Ask HN: Advice on picking up the phone and selling my product. - Hates_

I work in a small three person startup as the CTO/sole developer. We recently hired someone to take care of the marketing and sadly I have absolutely zero faith in their abilities or approach. It's come to the point where they've just out right said that me having a say in the marketing is making us lose focus. I'd let them go if I could, but the long story is they are a friend of the CEO who doesn't have the heart to just tell them what to do.<p>The CEO is away for two weeks during which time the marketing manager had a telesales person come in for two days last week. They prepared nothing for them, in terms of core message, goals etc. I had to actually cue this person and tell them what their message should be and how they should try presenting it. I can't describe how frustrated I've felt since then.

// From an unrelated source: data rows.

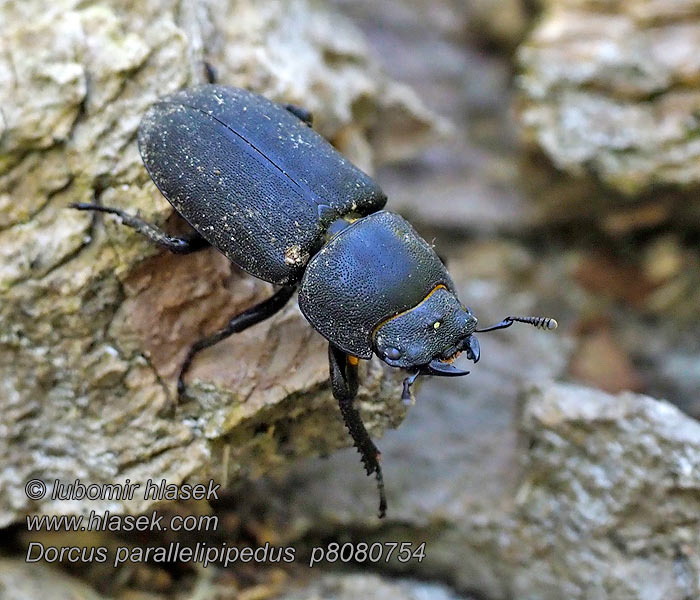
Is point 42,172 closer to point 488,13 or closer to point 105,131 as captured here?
point 105,131

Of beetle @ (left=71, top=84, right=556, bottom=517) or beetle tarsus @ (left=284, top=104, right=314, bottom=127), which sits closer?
beetle @ (left=71, top=84, right=556, bottom=517)

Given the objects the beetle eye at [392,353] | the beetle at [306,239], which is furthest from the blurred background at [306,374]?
the beetle eye at [392,353]

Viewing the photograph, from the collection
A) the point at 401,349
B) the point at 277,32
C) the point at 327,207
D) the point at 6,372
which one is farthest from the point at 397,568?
the point at 277,32

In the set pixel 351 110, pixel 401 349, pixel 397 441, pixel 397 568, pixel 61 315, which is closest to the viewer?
pixel 401 349

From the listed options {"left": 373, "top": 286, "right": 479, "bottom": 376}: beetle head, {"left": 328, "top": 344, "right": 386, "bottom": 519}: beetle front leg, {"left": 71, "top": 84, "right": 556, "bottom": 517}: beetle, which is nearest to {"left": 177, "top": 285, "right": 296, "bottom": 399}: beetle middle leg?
{"left": 71, "top": 84, "right": 556, "bottom": 517}: beetle

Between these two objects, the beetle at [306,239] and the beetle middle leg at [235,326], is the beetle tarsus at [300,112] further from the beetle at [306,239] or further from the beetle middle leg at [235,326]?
the beetle middle leg at [235,326]

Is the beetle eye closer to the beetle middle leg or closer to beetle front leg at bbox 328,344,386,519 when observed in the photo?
beetle front leg at bbox 328,344,386,519

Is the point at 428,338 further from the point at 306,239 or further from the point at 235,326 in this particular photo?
the point at 235,326
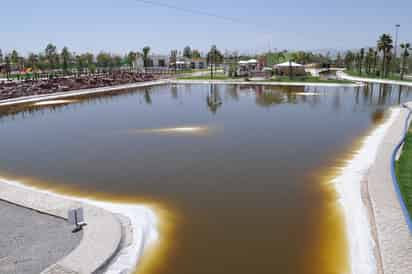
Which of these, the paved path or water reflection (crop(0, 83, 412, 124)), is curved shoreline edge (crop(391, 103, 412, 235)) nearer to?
the paved path

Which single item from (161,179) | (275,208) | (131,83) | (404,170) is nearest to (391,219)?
(275,208)

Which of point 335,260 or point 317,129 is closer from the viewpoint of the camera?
point 335,260

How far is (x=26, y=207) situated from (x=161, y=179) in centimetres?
350

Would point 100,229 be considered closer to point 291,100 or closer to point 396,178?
point 396,178

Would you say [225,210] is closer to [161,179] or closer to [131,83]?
[161,179]

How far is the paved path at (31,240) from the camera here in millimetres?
5484

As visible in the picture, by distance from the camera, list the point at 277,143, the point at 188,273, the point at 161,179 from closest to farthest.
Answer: the point at 188,273 → the point at 161,179 → the point at 277,143

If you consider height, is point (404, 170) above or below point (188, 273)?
above

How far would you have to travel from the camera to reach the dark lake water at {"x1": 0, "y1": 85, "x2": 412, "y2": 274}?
6219 millimetres

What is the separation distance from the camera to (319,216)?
736 centimetres

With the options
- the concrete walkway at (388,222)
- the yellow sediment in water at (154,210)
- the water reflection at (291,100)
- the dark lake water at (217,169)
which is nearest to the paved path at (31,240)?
the yellow sediment in water at (154,210)

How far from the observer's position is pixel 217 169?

Every moment they are working on the marketing feels like another moment the business feels like it's slipping away into nothingness.<p>So, I'm going to pick up the phone myself with the sole aim of getting meetings in-front of potential customers. We sent out a letting introducing ourselves to a list of potential clients and I'm going to follows those up myself. Problem is I've only done calling like this once and it felt like the most stressful thing I've ever done. The anxiousness and the fear of rejection.<p>My current thinking is I'll just be honest and say "We're trying to get the thoughts and opinions of people like yourself. Would you be open to meeting with us for only 5 minutes?".<p>But what can I do to make the process easier/better? Are they any simple approaches that I can use to secure meetings? How do I get over this anxiousness and stress that I feel, even when I just start to dial a number?
======
answerly
Its sounds like you already have a list of prospects, which is great. I'd take
a day or two to determine if you can secure warm introductions from friends,
acquaintances, advisors, etc into any of these target companies (LinkedIn is a
stelar resource for finding these types of intros). If you can, then you
should have a more receptive target which should help you gain some confidence
in your own abilities prior to jumping right into the "cold calls".

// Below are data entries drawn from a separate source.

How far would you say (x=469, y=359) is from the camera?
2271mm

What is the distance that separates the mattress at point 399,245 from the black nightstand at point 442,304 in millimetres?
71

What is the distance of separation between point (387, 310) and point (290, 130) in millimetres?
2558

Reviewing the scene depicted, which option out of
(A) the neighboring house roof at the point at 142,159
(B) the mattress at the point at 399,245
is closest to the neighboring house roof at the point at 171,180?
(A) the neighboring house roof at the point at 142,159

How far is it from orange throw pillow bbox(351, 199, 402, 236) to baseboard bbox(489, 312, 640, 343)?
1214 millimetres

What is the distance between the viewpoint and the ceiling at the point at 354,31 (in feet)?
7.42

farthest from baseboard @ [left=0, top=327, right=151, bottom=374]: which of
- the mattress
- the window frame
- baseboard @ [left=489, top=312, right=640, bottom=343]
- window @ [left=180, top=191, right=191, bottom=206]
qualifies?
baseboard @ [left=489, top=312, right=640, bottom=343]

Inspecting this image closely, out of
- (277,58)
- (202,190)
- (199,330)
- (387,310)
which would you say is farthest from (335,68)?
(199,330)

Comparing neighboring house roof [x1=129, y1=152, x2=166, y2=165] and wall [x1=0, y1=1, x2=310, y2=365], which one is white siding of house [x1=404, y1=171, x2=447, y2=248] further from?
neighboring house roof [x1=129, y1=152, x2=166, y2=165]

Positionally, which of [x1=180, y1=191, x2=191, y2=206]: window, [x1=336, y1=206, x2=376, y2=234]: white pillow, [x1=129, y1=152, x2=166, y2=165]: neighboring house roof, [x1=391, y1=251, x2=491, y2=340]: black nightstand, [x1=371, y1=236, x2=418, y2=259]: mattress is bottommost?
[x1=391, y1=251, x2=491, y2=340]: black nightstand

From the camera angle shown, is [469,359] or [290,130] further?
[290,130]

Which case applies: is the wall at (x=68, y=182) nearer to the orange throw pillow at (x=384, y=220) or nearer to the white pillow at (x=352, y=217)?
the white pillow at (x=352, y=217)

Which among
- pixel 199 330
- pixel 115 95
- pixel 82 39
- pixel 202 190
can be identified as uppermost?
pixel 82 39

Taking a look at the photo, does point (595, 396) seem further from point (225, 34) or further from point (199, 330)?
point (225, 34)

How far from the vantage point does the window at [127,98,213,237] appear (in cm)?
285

Another technique that I've used with some success is to determine the target
individual is within a company and try to find their preferred communication
channel. For example, I've gotten some really great contacts by connecting
with people first through Twitter or their blogs. I think this can sometimes
cut through the noise of the 100 unsolicited calls they get in a day.

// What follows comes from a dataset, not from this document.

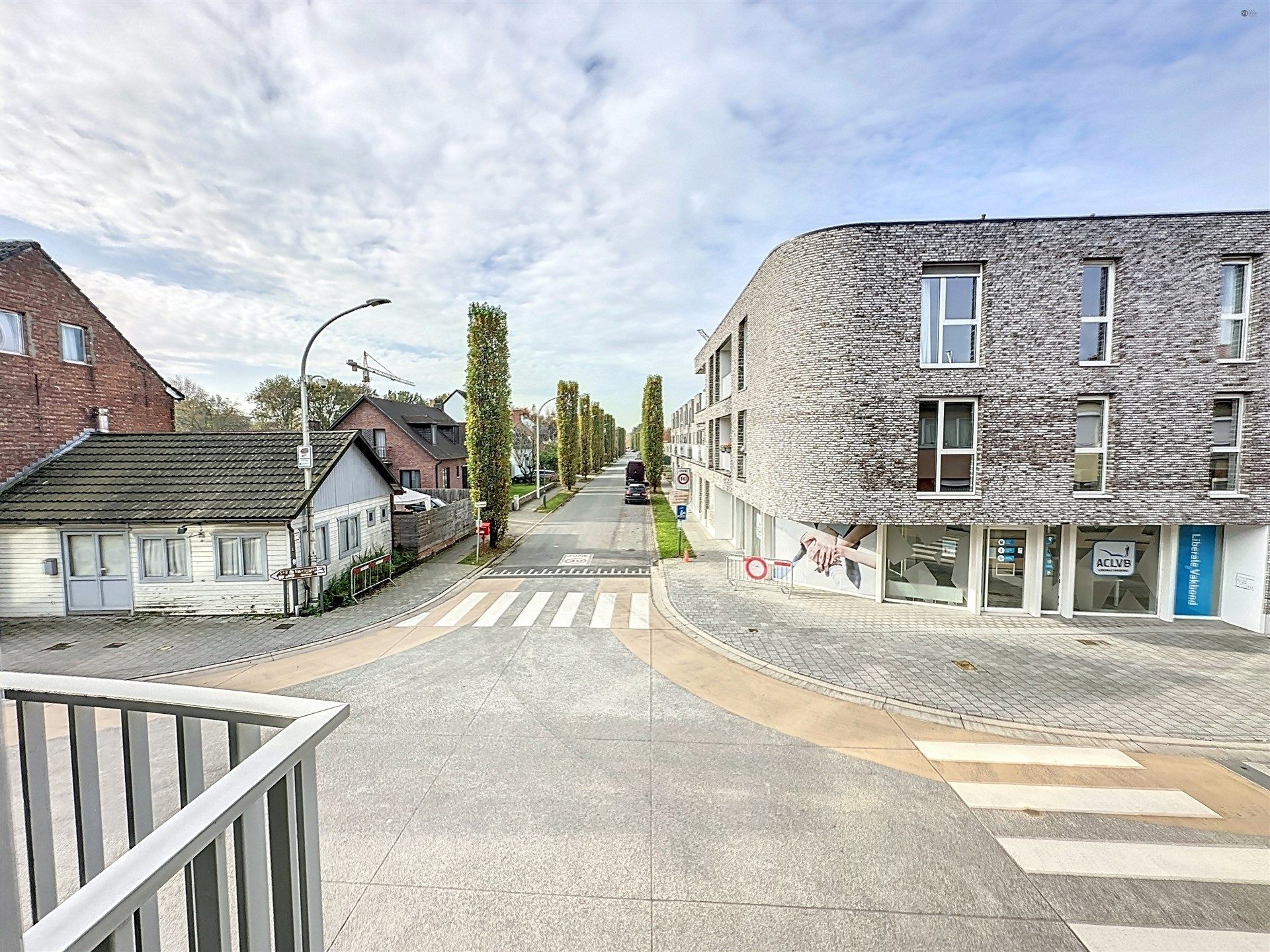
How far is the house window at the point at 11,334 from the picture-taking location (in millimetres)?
3699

You may also want to try sorting your target list by those you think have the
most strategic importance. Then, start calling from the bottom of that list
(i.e. the folks who you believe have the least strategic importance) and work
your way up. This will give you the opportunity to work out your
pitch/confidence with some lower priority targets. I've seen some startups try
to pitch their most important potential partners right out of the gate and
have a bad experience because they haven't had a chance to refine their pitch
yet.

As far as the message, being straight forward about what you want out of a
meeting is definitely the way to go. Make sure that you also figure out what
the benefit is for the potential target. For example, can you offer them some
discount or free trial of your product in exchange for some feedback at this
early stage. The actual benefit you can provide to them will obviously vary
greatly depending on the type of product you are selling and the type of
company you are selling to.

Hope this is helpful- good luck!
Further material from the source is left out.